Jugend ermöglichen. Mit diesem Slogan wollen die Verfasser/innen des Berichts einen lebendigen Rahmen nicht allein für politische Bildungsbewegungen auszumachen. »Das Thema Freiräume ist in den letzten Jahren auf die (jugend-)politische Agenda gerückt. Dies hängt auch damit zusammen, dass für große Gruppen junger Menschen die Erwartungen an Lern- und Bildungsleistungen und die dafür aufzubringende Zeit kontinuierlich gestiegen sind. Gleichzeitig ist eine fortschreitende Institutionalisierung und pädagogische Inszenierung des Alltags junger Menschen erkennbar. Selbst gestaltbare Spiel- und Erprobungsräume sind demgegenüber im Schwinden begriffen.
… An den Begriff »Freiraum« geknüpft sind Auszeiten, Rückzugsorte, Erprobungsräume, Orte, die nicht mit Leistungszwang und Leistungsdruck sowie Fremdbestimmung verbunden sind. … Die Forderung nach mehr Freiraum beinhaltet dabei immer auch ein utopisches Moment.« (15. KJB, S. 50) Daraus folgt, dass nicht Schule, Ganztagsbetreuung und Ähnliches Jugendliche politisch bilden können, sondern dass diese Einrichtungen vielmehr zurücktreten müssen, um Jugendlichen ihr Jungsein ermöglichen. Partizipationsmöglichkeiten und Freiräume jenseits von Fremdbestimmung müssen erhalten und geschaffen werden. Demokratie im Sinne von Verantwortungsübernahme und Selbstwirksamkeit kann nur durch das Selbsterfahren erprobt und eingeübt werden. Gerade die Kinder- und Jugendarbeit sieht der KJB als einen lebendigen Raum an, in dem genau das gut stattfinden kann. Er betont aber auch, dass die vielfältigen Aufgaben nur durch entsprechende Ressourcen im Sinne von Freizeiten und -räumen für Jugendliche sowie einer finanziell auskömmlichen Ausstattung der Kinder- und Jugendarbeit gewährleistet werden können.
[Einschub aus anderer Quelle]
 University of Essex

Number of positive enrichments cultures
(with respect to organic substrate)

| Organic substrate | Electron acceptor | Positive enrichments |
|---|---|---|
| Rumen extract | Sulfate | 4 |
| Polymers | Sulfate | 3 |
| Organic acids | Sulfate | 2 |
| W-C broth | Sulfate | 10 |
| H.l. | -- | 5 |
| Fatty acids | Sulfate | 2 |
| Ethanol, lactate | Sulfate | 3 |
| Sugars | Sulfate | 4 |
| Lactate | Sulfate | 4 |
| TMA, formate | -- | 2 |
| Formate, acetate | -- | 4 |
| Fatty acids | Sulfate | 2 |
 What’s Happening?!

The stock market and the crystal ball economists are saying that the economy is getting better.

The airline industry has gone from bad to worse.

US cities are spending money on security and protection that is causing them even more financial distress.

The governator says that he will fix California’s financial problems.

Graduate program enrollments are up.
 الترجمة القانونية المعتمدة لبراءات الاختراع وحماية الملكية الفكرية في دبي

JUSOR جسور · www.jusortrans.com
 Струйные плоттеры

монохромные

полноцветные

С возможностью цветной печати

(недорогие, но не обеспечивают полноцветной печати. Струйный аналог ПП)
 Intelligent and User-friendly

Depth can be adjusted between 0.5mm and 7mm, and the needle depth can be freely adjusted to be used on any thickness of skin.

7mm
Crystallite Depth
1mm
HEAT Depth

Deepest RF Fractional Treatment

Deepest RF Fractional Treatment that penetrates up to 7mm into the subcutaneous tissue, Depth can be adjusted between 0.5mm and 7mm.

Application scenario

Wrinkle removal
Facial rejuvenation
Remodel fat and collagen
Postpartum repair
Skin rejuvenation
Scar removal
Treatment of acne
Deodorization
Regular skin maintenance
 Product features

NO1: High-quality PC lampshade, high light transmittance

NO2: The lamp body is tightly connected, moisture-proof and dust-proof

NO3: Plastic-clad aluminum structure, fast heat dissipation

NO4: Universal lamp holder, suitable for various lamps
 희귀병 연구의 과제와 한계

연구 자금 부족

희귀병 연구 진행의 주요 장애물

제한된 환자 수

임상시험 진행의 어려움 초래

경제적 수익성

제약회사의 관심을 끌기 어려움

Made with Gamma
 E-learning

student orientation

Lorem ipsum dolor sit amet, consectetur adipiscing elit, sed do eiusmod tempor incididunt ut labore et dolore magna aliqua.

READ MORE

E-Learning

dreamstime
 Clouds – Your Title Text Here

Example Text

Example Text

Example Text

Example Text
Fridays for free space? Der Landesjugendring Hamburg sieht seine Positionen zur Engagementförderung durch den 15. Kinder- und Jugendbericht gestärkt und wird sich weiter für die Umsetzung seiner Vollversammlungsbeschlüsse zur Finanzierung der Jugendverbandsarbeit und der School-life-balance für Schüler/innen nachdrücklich einsetzen. Denn für ein demokratisches und politisches Engagement braucht es Freiräume – und wo sie nicht ausreichend vorhanden, sind gegebenenfalls auch Akte des zivilen Ungehorsams wie bei den fridays for future notwendig.